Ein wichtiger Punkt ist, dass das Envenomationssyndrom die Komplexität des Giftes widerspiegelt. Der Körper muss auf die Wirkungen mehrerer Giftfraktionen reagieren, jede einzelne verstoffwechseln und mit der daraus resultierenden Unzahl von Metaboliten umgehen. Zusätzlich zu den individuellen pharmakologischen Eigenschaften dieser Proteine und ihrer Metaboliten wurde nachgewiesen, dass einige Komponenten synergistisch wirken und spezifische Effekte oder Reaktionen hervorrufen.

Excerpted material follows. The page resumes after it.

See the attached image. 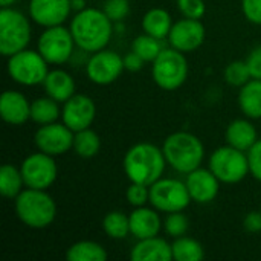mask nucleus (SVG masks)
Returning <instances> with one entry per match:
<instances>
[{"label":"nucleus","mask_w":261,"mask_h":261,"mask_svg":"<svg viewBox=\"0 0 261 261\" xmlns=\"http://www.w3.org/2000/svg\"><path fill=\"white\" fill-rule=\"evenodd\" d=\"M76 43L69 28L63 24L44 28L37 41V50L49 64H64L67 63L75 49Z\"/></svg>","instance_id":"9d476101"},{"label":"nucleus","mask_w":261,"mask_h":261,"mask_svg":"<svg viewBox=\"0 0 261 261\" xmlns=\"http://www.w3.org/2000/svg\"><path fill=\"white\" fill-rule=\"evenodd\" d=\"M125 197H127V202L133 208L145 206L147 202H150V187L136 184V182H130V185L125 191Z\"/></svg>","instance_id":"72a5a7b5"},{"label":"nucleus","mask_w":261,"mask_h":261,"mask_svg":"<svg viewBox=\"0 0 261 261\" xmlns=\"http://www.w3.org/2000/svg\"><path fill=\"white\" fill-rule=\"evenodd\" d=\"M69 29L73 35L76 47L87 54H93L106 49L113 35L115 23L102 9L86 8L73 15Z\"/></svg>","instance_id":"f257e3e1"},{"label":"nucleus","mask_w":261,"mask_h":261,"mask_svg":"<svg viewBox=\"0 0 261 261\" xmlns=\"http://www.w3.org/2000/svg\"><path fill=\"white\" fill-rule=\"evenodd\" d=\"M124 70V58L107 49L93 52L86 64L87 78L98 86H109L115 83Z\"/></svg>","instance_id":"f8f14e48"},{"label":"nucleus","mask_w":261,"mask_h":261,"mask_svg":"<svg viewBox=\"0 0 261 261\" xmlns=\"http://www.w3.org/2000/svg\"><path fill=\"white\" fill-rule=\"evenodd\" d=\"M225 139L228 145L246 153L258 141V133L255 125L249 119L240 118L229 122L225 132Z\"/></svg>","instance_id":"412c9836"},{"label":"nucleus","mask_w":261,"mask_h":261,"mask_svg":"<svg viewBox=\"0 0 261 261\" xmlns=\"http://www.w3.org/2000/svg\"><path fill=\"white\" fill-rule=\"evenodd\" d=\"M142 31L154 38L164 40L168 38V34L173 28V18L167 9L153 8L147 11L142 17Z\"/></svg>","instance_id":"b1692460"},{"label":"nucleus","mask_w":261,"mask_h":261,"mask_svg":"<svg viewBox=\"0 0 261 261\" xmlns=\"http://www.w3.org/2000/svg\"><path fill=\"white\" fill-rule=\"evenodd\" d=\"M107 257L104 246L90 240L76 242L66 251L67 261H106Z\"/></svg>","instance_id":"a878e982"},{"label":"nucleus","mask_w":261,"mask_h":261,"mask_svg":"<svg viewBox=\"0 0 261 261\" xmlns=\"http://www.w3.org/2000/svg\"><path fill=\"white\" fill-rule=\"evenodd\" d=\"M17 0H0V6L2 8H11Z\"/></svg>","instance_id":"37998d69"},{"label":"nucleus","mask_w":261,"mask_h":261,"mask_svg":"<svg viewBox=\"0 0 261 261\" xmlns=\"http://www.w3.org/2000/svg\"><path fill=\"white\" fill-rule=\"evenodd\" d=\"M185 184L191 196V200L205 205L213 202L219 196L222 182L216 177V174L210 168L199 167L187 174Z\"/></svg>","instance_id":"f3484780"},{"label":"nucleus","mask_w":261,"mask_h":261,"mask_svg":"<svg viewBox=\"0 0 261 261\" xmlns=\"http://www.w3.org/2000/svg\"><path fill=\"white\" fill-rule=\"evenodd\" d=\"M206 38V29L200 20L187 18L173 23V28L168 34V43L171 47L187 54L199 49Z\"/></svg>","instance_id":"2eb2a0df"},{"label":"nucleus","mask_w":261,"mask_h":261,"mask_svg":"<svg viewBox=\"0 0 261 261\" xmlns=\"http://www.w3.org/2000/svg\"><path fill=\"white\" fill-rule=\"evenodd\" d=\"M151 78L162 90H177L188 78V61L184 52L164 47L151 63Z\"/></svg>","instance_id":"39448f33"},{"label":"nucleus","mask_w":261,"mask_h":261,"mask_svg":"<svg viewBox=\"0 0 261 261\" xmlns=\"http://www.w3.org/2000/svg\"><path fill=\"white\" fill-rule=\"evenodd\" d=\"M177 8L184 17L196 20H202L206 12V5L203 0H177Z\"/></svg>","instance_id":"c9c22d12"},{"label":"nucleus","mask_w":261,"mask_h":261,"mask_svg":"<svg viewBox=\"0 0 261 261\" xmlns=\"http://www.w3.org/2000/svg\"><path fill=\"white\" fill-rule=\"evenodd\" d=\"M26 188L20 168L11 164H5L0 168V194L6 199L14 200Z\"/></svg>","instance_id":"bb28decb"},{"label":"nucleus","mask_w":261,"mask_h":261,"mask_svg":"<svg viewBox=\"0 0 261 261\" xmlns=\"http://www.w3.org/2000/svg\"><path fill=\"white\" fill-rule=\"evenodd\" d=\"M29 17L43 28L63 24L72 11L70 0H29Z\"/></svg>","instance_id":"dca6fc26"},{"label":"nucleus","mask_w":261,"mask_h":261,"mask_svg":"<svg viewBox=\"0 0 261 261\" xmlns=\"http://www.w3.org/2000/svg\"><path fill=\"white\" fill-rule=\"evenodd\" d=\"M44 92L47 96H50L52 99L58 101V102H66L69 98H72L76 92V86H75V80L72 78V75L63 69H54L49 70L44 83H43Z\"/></svg>","instance_id":"4be33fe9"},{"label":"nucleus","mask_w":261,"mask_h":261,"mask_svg":"<svg viewBox=\"0 0 261 261\" xmlns=\"http://www.w3.org/2000/svg\"><path fill=\"white\" fill-rule=\"evenodd\" d=\"M101 150V139L95 130L84 128L80 132H75L73 138V151L83 158V159H90L95 158Z\"/></svg>","instance_id":"cd10ccee"},{"label":"nucleus","mask_w":261,"mask_h":261,"mask_svg":"<svg viewBox=\"0 0 261 261\" xmlns=\"http://www.w3.org/2000/svg\"><path fill=\"white\" fill-rule=\"evenodd\" d=\"M167 165L162 148L150 142L132 145L122 159V168L128 180L147 187L153 185L164 176Z\"/></svg>","instance_id":"f03ea898"},{"label":"nucleus","mask_w":261,"mask_h":261,"mask_svg":"<svg viewBox=\"0 0 261 261\" xmlns=\"http://www.w3.org/2000/svg\"><path fill=\"white\" fill-rule=\"evenodd\" d=\"M188 228H190V222H188V217L184 214V211L167 214V219L164 222V229H165L167 236H170L173 239L187 236Z\"/></svg>","instance_id":"473e14b6"},{"label":"nucleus","mask_w":261,"mask_h":261,"mask_svg":"<svg viewBox=\"0 0 261 261\" xmlns=\"http://www.w3.org/2000/svg\"><path fill=\"white\" fill-rule=\"evenodd\" d=\"M20 171L26 188L34 190H49L58 176V167L54 156L40 150L24 158Z\"/></svg>","instance_id":"9b49d317"},{"label":"nucleus","mask_w":261,"mask_h":261,"mask_svg":"<svg viewBox=\"0 0 261 261\" xmlns=\"http://www.w3.org/2000/svg\"><path fill=\"white\" fill-rule=\"evenodd\" d=\"M102 11L113 23H121L130 12L128 0H106Z\"/></svg>","instance_id":"f704fd0d"},{"label":"nucleus","mask_w":261,"mask_h":261,"mask_svg":"<svg viewBox=\"0 0 261 261\" xmlns=\"http://www.w3.org/2000/svg\"><path fill=\"white\" fill-rule=\"evenodd\" d=\"M243 226L249 232H261V211H251L243 219Z\"/></svg>","instance_id":"a19ab883"},{"label":"nucleus","mask_w":261,"mask_h":261,"mask_svg":"<svg viewBox=\"0 0 261 261\" xmlns=\"http://www.w3.org/2000/svg\"><path fill=\"white\" fill-rule=\"evenodd\" d=\"M208 168L222 184H239L249 174L248 154L226 144L211 153Z\"/></svg>","instance_id":"6e6552de"},{"label":"nucleus","mask_w":261,"mask_h":261,"mask_svg":"<svg viewBox=\"0 0 261 261\" xmlns=\"http://www.w3.org/2000/svg\"><path fill=\"white\" fill-rule=\"evenodd\" d=\"M173 249V260L176 261H202L205 258L203 246L190 237H177L171 243Z\"/></svg>","instance_id":"c85d7f7f"},{"label":"nucleus","mask_w":261,"mask_h":261,"mask_svg":"<svg viewBox=\"0 0 261 261\" xmlns=\"http://www.w3.org/2000/svg\"><path fill=\"white\" fill-rule=\"evenodd\" d=\"M31 24L28 17L11 8L0 9V52L3 57H11L31 43Z\"/></svg>","instance_id":"423d86ee"},{"label":"nucleus","mask_w":261,"mask_h":261,"mask_svg":"<svg viewBox=\"0 0 261 261\" xmlns=\"http://www.w3.org/2000/svg\"><path fill=\"white\" fill-rule=\"evenodd\" d=\"M132 261H170L173 260V249L171 245L156 237L138 240V243L130 251Z\"/></svg>","instance_id":"aec40b11"},{"label":"nucleus","mask_w":261,"mask_h":261,"mask_svg":"<svg viewBox=\"0 0 261 261\" xmlns=\"http://www.w3.org/2000/svg\"><path fill=\"white\" fill-rule=\"evenodd\" d=\"M187 184L179 179L161 177L150 185V203L159 213H179L185 211L191 203Z\"/></svg>","instance_id":"1a4fd4ad"},{"label":"nucleus","mask_w":261,"mask_h":261,"mask_svg":"<svg viewBox=\"0 0 261 261\" xmlns=\"http://www.w3.org/2000/svg\"><path fill=\"white\" fill-rule=\"evenodd\" d=\"M167 164L180 174H188L199 168L205 159L202 141L190 132H174L162 144Z\"/></svg>","instance_id":"7ed1b4c3"},{"label":"nucleus","mask_w":261,"mask_h":261,"mask_svg":"<svg viewBox=\"0 0 261 261\" xmlns=\"http://www.w3.org/2000/svg\"><path fill=\"white\" fill-rule=\"evenodd\" d=\"M14 208L18 220L31 229H44L57 217V205L47 190L24 188L14 199Z\"/></svg>","instance_id":"20e7f679"},{"label":"nucleus","mask_w":261,"mask_h":261,"mask_svg":"<svg viewBox=\"0 0 261 261\" xmlns=\"http://www.w3.org/2000/svg\"><path fill=\"white\" fill-rule=\"evenodd\" d=\"M70 3H72V9L76 11V12L87 8V6H86V0H70Z\"/></svg>","instance_id":"79ce46f5"},{"label":"nucleus","mask_w":261,"mask_h":261,"mask_svg":"<svg viewBox=\"0 0 261 261\" xmlns=\"http://www.w3.org/2000/svg\"><path fill=\"white\" fill-rule=\"evenodd\" d=\"M246 63L251 70V76L255 80H261V44L251 50L246 58Z\"/></svg>","instance_id":"58836bf2"},{"label":"nucleus","mask_w":261,"mask_h":261,"mask_svg":"<svg viewBox=\"0 0 261 261\" xmlns=\"http://www.w3.org/2000/svg\"><path fill=\"white\" fill-rule=\"evenodd\" d=\"M75 132H72L63 121L40 125L34 135L35 147L50 156H61L73 150Z\"/></svg>","instance_id":"ddd939ff"},{"label":"nucleus","mask_w":261,"mask_h":261,"mask_svg":"<svg viewBox=\"0 0 261 261\" xmlns=\"http://www.w3.org/2000/svg\"><path fill=\"white\" fill-rule=\"evenodd\" d=\"M128 217H130V234L136 240L156 237L164 228L159 211L156 208L139 206L135 208Z\"/></svg>","instance_id":"6ab92c4d"},{"label":"nucleus","mask_w":261,"mask_h":261,"mask_svg":"<svg viewBox=\"0 0 261 261\" xmlns=\"http://www.w3.org/2000/svg\"><path fill=\"white\" fill-rule=\"evenodd\" d=\"M239 107L249 119H261V80L252 78L239 92Z\"/></svg>","instance_id":"5701e85b"},{"label":"nucleus","mask_w":261,"mask_h":261,"mask_svg":"<svg viewBox=\"0 0 261 261\" xmlns=\"http://www.w3.org/2000/svg\"><path fill=\"white\" fill-rule=\"evenodd\" d=\"M248 162H249V173L261 182V139H258L248 151Z\"/></svg>","instance_id":"e433bc0d"},{"label":"nucleus","mask_w":261,"mask_h":261,"mask_svg":"<svg viewBox=\"0 0 261 261\" xmlns=\"http://www.w3.org/2000/svg\"><path fill=\"white\" fill-rule=\"evenodd\" d=\"M225 80L232 87H239L240 89L242 86H245L248 81L252 80L251 70L248 67V63L242 61V60L229 63L226 66V69H225Z\"/></svg>","instance_id":"2f4dec72"},{"label":"nucleus","mask_w":261,"mask_h":261,"mask_svg":"<svg viewBox=\"0 0 261 261\" xmlns=\"http://www.w3.org/2000/svg\"><path fill=\"white\" fill-rule=\"evenodd\" d=\"M102 231L113 240H122L130 234V217L121 211H112L102 219Z\"/></svg>","instance_id":"c756f323"},{"label":"nucleus","mask_w":261,"mask_h":261,"mask_svg":"<svg viewBox=\"0 0 261 261\" xmlns=\"http://www.w3.org/2000/svg\"><path fill=\"white\" fill-rule=\"evenodd\" d=\"M6 69L12 81L20 86L31 87L44 83L49 73V63L38 50H31L26 47L8 57Z\"/></svg>","instance_id":"0eeeda50"},{"label":"nucleus","mask_w":261,"mask_h":261,"mask_svg":"<svg viewBox=\"0 0 261 261\" xmlns=\"http://www.w3.org/2000/svg\"><path fill=\"white\" fill-rule=\"evenodd\" d=\"M60 116H61L60 102L47 95L37 98L31 102V121H34L38 125L57 122Z\"/></svg>","instance_id":"393cba45"},{"label":"nucleus","mask_w":261,"mask_h":261,"mask_svg":"<svg viewBox=\"0 0 261 261\" xmlns=\"http://www.w3.org/2000/svg\"><path fill=\"white\" fill-rule=\"evenodd\" d=\"M96 118L95 101L83 93H75L61 107V121L72 130L80 132L89 128Z\"/></svg>","instance_id":"4468645a"},{"label":"nucleus","mask_w":261,"mask_h":261,"mask_svg":"<svg viewBox=\"0 0 261 261\" xmlns=\"http://www.w3.org/2000/svg\"><path fill=\"white\" fill-rule=\"evenodd\" d=\"M162 40L154 38L148 34H142L139 37L135 38L133 44H132V50H135L138 55H141L147 63H153L156 60V57L162 52L164 46L161 43Z\"/></svg>","instance_id":"7c9ffc66"},{"label":"nucleus","mask_w":261,"mask_h":261,"mask_svg":"<svg viewBox=\"0 0 261 261\" xmlns=\"http://www.w3.org/2000/svg\"><path fill=\"white\" fill-rule=\"evenodd\" d=\"M242 11L251 23L261 26V0H242Z\"/></svg>","instance_id":"4c0bfd02"},{"label":"nucleus","mask_w":261,"mask_h":261,"mask_svg":"<svg viewBox=\"0 0 261 261\" xmlns=\"http://www.w3.org/2000/svg\"><path fill=\"white\" fill-rule=\"evenodd\" d=\"M0 115L9 125H21L31 119V102L17 90H5L0 96Z\"/></svg>","instance_id":"a211bd4d"},{"label":"nucleus","mask_w":261,"mask_h":261,"mask_svg":"<svg viewBox=\"0 0 261 261\" xmlns=\"http://www.w3.org/2000/svg\"><path fill=\"white\" fill-rule=\"evenodd\" d=\"M145 63L147 61L141 55H138L135 50H130L128 54L124 55V67L128 72H139V70H142Z\"/></svg>","instance_id":"ea45409f"}]
</instances>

Der Nettoeffekt dieser Interaktion des Giftes mit der Reaktion des Opfers ist ein metabolischer Eintopf aus toxischen Peptiden und Verdauungsenzymen. Zusätzlich sollte die traditionelle Kategorisierung von Grubenottern, dass sie nur hämatotoxische Gifte besitzen, neu bewertet werden, da einige Subpopulationen von Klapperschlangen nur neurotoxisches Gift besitzen.
Die durchschnittliche Klapperschlange benötigt 21 Tage, um verbrauchtes Gift wieder aufzufüllen. Die Peptide der „tödlichen Fraktion“ sind die ersten, die sich regenerieren. Dies ist eine weitere Variable bei einer gegebenen Vergiftung.